Optimizing depression detection in clinical doctor-patient interviews using a multi-instance learning framework.
Journal:
Scientific reports
PMID:
39994325
Abstract
In recent years, the number of people suffering from depression has gradually increased, and early detection is of great significance for the well-being of the public. However, the current methods for detecting depression are relatively limited, typically relying on the self-rating depression scale (SDS) and interviews. These methods are influenced by subjective or environmental factors.

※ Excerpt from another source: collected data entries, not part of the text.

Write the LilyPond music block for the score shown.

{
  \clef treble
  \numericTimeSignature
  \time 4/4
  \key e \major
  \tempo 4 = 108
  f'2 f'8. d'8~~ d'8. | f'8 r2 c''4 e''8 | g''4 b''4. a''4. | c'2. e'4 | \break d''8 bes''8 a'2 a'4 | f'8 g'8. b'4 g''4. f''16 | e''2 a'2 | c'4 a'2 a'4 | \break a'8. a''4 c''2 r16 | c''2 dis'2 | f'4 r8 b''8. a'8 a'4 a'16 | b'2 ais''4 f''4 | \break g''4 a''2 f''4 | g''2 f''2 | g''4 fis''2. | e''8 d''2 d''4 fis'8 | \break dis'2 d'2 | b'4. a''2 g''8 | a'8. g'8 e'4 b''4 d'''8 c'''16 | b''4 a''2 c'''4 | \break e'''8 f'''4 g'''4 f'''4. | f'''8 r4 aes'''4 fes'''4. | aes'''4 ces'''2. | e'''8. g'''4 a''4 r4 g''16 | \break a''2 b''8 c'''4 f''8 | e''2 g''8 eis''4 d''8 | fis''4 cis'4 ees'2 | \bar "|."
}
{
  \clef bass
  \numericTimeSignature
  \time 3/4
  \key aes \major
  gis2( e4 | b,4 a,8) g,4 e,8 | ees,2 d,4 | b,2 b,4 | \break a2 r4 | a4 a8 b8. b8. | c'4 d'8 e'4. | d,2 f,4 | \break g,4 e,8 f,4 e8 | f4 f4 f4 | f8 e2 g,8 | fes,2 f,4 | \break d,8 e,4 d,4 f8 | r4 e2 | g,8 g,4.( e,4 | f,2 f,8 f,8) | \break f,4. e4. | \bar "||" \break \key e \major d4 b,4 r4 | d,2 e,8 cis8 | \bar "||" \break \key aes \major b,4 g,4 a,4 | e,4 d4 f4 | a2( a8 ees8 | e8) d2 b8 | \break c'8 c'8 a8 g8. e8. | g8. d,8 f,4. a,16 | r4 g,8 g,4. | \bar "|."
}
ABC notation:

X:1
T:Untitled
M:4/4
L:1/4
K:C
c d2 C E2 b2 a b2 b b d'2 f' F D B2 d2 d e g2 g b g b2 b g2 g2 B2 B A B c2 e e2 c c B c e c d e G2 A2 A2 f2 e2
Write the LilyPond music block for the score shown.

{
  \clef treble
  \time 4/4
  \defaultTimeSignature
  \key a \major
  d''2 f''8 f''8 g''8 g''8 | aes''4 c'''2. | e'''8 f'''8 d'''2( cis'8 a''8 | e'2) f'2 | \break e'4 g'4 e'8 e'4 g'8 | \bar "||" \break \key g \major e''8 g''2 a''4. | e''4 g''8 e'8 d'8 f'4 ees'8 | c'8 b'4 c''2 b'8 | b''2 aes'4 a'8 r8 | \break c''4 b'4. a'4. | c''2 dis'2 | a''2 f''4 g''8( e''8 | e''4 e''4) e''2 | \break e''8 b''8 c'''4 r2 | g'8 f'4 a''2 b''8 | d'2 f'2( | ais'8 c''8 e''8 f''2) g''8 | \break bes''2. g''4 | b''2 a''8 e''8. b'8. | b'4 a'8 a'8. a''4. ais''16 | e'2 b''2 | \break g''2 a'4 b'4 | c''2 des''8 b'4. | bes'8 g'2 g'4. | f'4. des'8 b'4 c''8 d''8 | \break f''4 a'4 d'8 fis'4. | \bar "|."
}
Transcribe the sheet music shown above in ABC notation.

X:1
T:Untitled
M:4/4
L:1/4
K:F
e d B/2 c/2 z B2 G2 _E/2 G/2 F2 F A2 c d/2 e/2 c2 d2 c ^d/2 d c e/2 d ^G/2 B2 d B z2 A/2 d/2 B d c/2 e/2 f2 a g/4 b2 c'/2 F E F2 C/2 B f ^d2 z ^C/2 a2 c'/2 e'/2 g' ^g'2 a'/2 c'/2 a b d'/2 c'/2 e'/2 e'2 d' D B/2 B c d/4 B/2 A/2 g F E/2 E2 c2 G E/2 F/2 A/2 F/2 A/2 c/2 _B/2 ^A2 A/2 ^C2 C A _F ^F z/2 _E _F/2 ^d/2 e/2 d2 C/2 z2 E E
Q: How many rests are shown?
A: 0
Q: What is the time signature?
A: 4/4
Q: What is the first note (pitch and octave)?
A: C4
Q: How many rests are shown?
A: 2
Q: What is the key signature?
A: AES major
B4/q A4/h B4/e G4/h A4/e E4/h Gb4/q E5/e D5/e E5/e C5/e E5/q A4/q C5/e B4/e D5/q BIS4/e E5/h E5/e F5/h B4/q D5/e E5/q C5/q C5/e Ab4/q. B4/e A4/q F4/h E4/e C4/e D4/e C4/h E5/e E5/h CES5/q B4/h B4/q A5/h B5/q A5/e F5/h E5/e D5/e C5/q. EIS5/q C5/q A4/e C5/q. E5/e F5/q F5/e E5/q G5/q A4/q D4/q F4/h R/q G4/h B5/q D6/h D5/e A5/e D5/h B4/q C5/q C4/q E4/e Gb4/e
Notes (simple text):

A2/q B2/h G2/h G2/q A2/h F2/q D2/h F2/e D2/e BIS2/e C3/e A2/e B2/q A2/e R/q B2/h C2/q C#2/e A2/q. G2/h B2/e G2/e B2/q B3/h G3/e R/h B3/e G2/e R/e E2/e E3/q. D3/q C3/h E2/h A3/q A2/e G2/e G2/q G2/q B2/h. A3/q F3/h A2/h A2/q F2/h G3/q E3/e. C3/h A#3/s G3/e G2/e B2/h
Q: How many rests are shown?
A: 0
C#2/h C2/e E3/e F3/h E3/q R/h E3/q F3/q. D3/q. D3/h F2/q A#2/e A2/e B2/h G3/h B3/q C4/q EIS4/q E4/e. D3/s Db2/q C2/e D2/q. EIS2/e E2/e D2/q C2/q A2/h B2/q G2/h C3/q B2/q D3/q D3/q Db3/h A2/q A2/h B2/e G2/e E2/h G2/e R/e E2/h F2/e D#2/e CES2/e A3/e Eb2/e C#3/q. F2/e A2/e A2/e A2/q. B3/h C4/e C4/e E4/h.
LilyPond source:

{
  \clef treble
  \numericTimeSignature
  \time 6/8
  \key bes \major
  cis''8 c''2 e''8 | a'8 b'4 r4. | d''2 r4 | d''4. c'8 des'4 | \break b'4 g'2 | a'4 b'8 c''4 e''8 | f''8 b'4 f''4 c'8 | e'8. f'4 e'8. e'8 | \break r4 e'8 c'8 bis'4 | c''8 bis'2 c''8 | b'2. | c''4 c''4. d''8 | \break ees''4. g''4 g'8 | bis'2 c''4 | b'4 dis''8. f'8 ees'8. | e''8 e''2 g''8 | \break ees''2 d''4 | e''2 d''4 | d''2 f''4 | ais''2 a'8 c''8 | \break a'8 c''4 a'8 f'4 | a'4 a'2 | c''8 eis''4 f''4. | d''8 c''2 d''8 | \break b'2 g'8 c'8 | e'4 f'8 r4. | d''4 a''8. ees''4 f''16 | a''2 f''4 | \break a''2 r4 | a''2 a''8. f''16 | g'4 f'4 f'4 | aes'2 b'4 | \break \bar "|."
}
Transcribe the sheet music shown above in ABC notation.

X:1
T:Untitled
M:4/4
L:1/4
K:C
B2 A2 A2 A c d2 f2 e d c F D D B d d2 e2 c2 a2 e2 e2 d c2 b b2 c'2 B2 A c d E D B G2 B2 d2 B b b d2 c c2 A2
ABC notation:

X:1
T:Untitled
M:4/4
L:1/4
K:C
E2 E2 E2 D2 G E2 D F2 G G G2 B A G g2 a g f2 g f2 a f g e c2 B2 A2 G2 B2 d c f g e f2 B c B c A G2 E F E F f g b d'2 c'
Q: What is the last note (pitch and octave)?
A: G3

To improve the objectivity and efficiency of diagnosis, deep learning techniques have been applied to the field of automatic depression detection (ADD), providing a more accurate and objective approach. During interviews, transcribed interview data is one of the most commonly used modalities in ADD. However, previous studies have only utilized response texts or selected question-answer pairs, resulting in information redundancy and loss. This paper is the first to apply the multiple instance learning (MIL) framework to the field of textual interview data, aiming to overcome issues of inadequate text representation and ineffective information extraction in long texts. In the MIL framework, each instance undergoes an independent feature extraction process, ensuring that the local features of each instance are fully captured. This not only enhances the overall text representation capability but also alleviates the issue of sample imbalance in the dataset. Additionally, this paper improves upon previous aggregation strategies by introducing two hyper-parameters to accommodate the uncertainties in the field of text sentiment. An ensemble model of MT5 and RoBERTa (referred to as multi-MTRB) was constructed to extract features from each instance and output confidence scores indicating the presence of depressive information in the instances. Due to the unique design of the MIL framework, the proposed method is highly interpretable and is able to identify specific sentences that identify people from depressed patients, while introducing LIME techniques to provide more in-depth interpretation of negative instance sentences. This provides a promising approach for depression detection in the context of text interview data patterns. We evaluated the proposed method on DAIC-WOZ and E-DAIC datasets with excellent results. The F1 score is 0.88 on the DAIC-WOZ dataset and 0.86 on the E-DAIC dataset.